Print plaque Printing Tips

World War II Honoree

World War II Veteran

Fred Morrison

Branch of Service

U.S. Army

Hometown

Phoenix, Arizona

Honored By

Frederick Morrison

Relationship

son

Branch Seal
Activity During WWII

Lied about his age when drafted on October 16, 1940 while living in a flop house in downtown Phoenix, Arizona, claiming he was born October 12, 1921 in order to be at least 19 years old, a requirement of the "Selective Training and Service Act of 1940" that began on September 16, 1940. When asked for his birth certificate by the Army induction officer, he said that his records burned up in a fire and that he was (accurately) an orphan since the age of 12 (also true, since I never met his parents). He was shipped off by train from Phoenix to Texas (Fort Hood?) where he became a member of the 7th Calvary.
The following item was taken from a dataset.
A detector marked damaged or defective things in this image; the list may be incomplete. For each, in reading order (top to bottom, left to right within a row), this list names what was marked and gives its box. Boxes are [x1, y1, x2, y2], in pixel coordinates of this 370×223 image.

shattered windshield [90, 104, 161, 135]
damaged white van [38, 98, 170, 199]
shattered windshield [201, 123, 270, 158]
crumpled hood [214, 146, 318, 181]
I remember him telling me that was about the time the Army finalized the switch from horses to trucks and tanks. At the time of being drafted, the service requirement was only 12 months, but just before his 12 months was up, Congress extended the requirement an additional 18 months. To his dying days, my father insisted that "FDR knew we were going to war in 1940, which is why he extended us beyond the original 12 months". After war broke out, he was shipped from San Francisco to Sydney, Australia, on a converted ocean liner with thousands of men, so many that only 1/3 of them could sleep at a time. They sailed unescorted, because they were told that destroyer escorts would guarantee that Japanese submarines would know it was a troop ship and would sink it. I got the impression my father didn't fully buy into that explanation. Food on board that ship seemed to consist of "something plus potatoes" which meant a lot of his waking hours were spent peeling potatoes. Once in combat, my father's 5'2" stature apparently came in handy when it came to dodging bullets from the Japanese Imperial Army. The most significant action he was involved in was the liberation of the Philippines, beginning in October 1944. Once the war was over, he served occupation duty in Japan. I remember him telling me that he was very happy to be able to step off a boat onto the dock at Yokohama instead of coming in on an invasion craft as part of the planned "Operation Olympic" in November 1945 in which the first five waves of troops landing on the Japanese homeland were supposedly written off as casualties (according to my father).